■ Exercise: The required output is the exact sequence of lines from the line holding "class: Mammalia" to the end of the records, inclusive.
--- Data under study ---
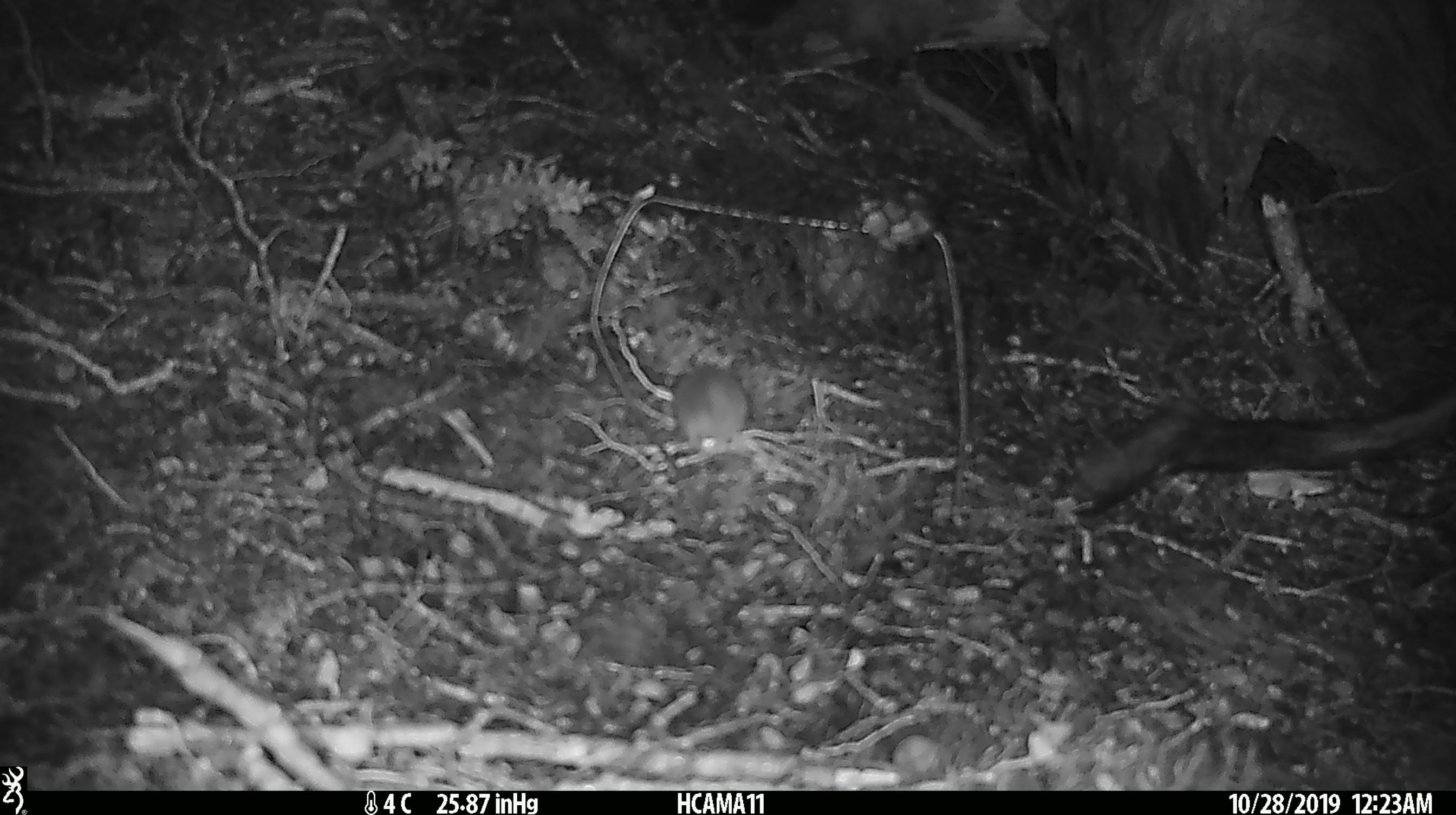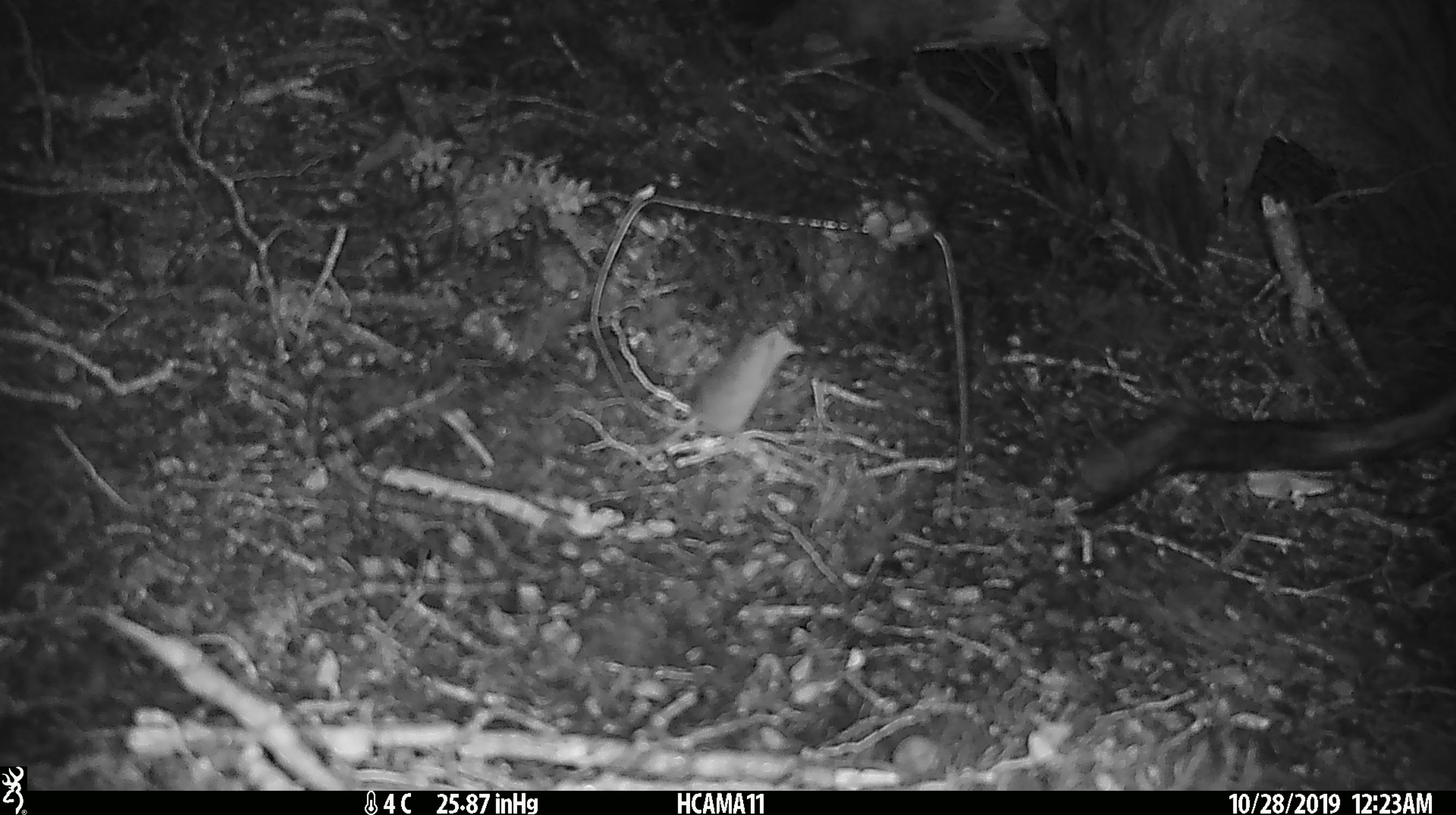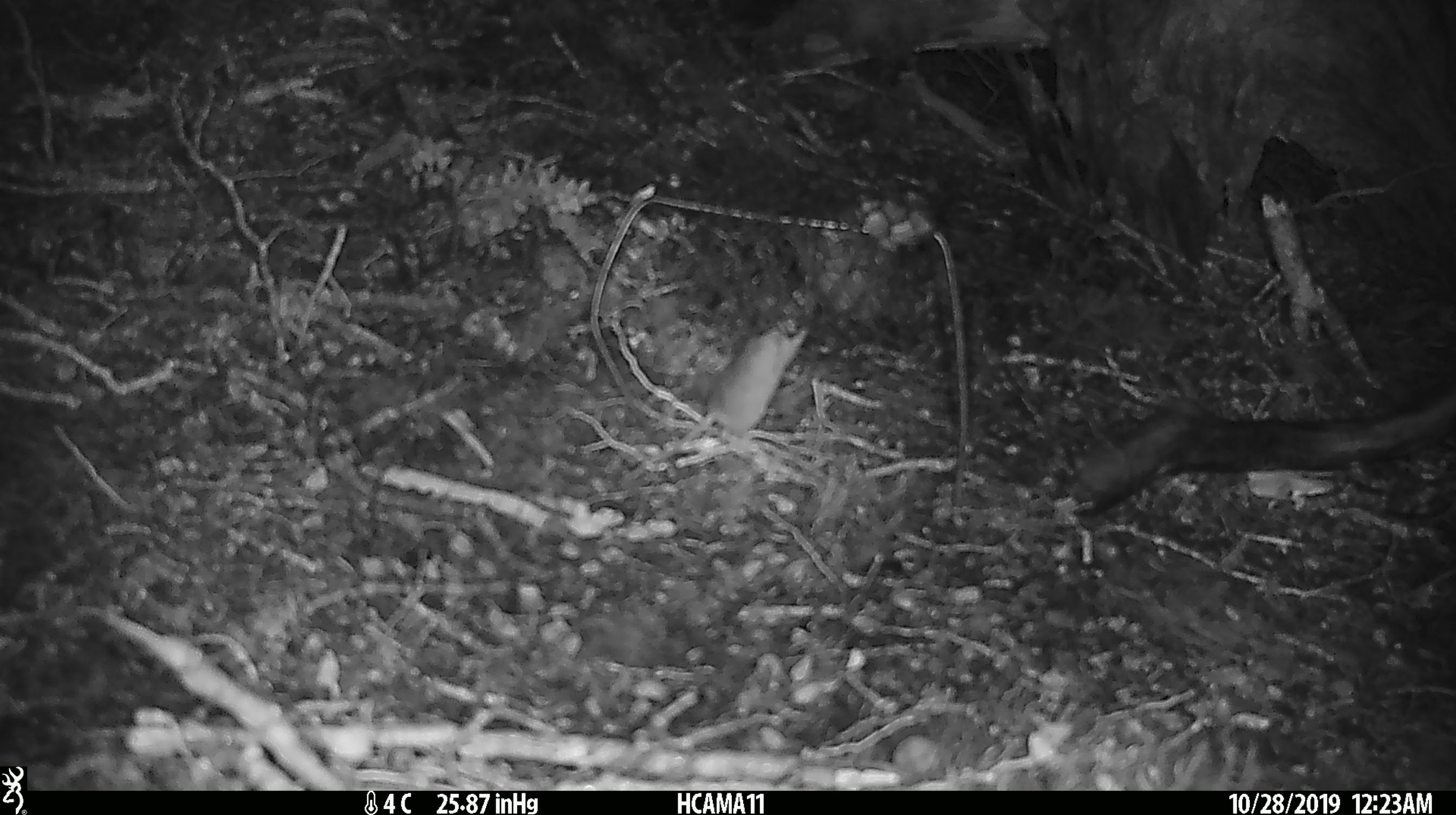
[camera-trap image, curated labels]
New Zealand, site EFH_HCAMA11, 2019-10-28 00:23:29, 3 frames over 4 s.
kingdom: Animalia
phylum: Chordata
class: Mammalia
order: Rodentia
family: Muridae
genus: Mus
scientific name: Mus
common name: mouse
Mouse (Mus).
---
■ Solved problem:
class: Mammalia
order: Rodentia
family: Muridae
genus: Mus
scientific name: Mus
common name: mouse
Mouse (Mus).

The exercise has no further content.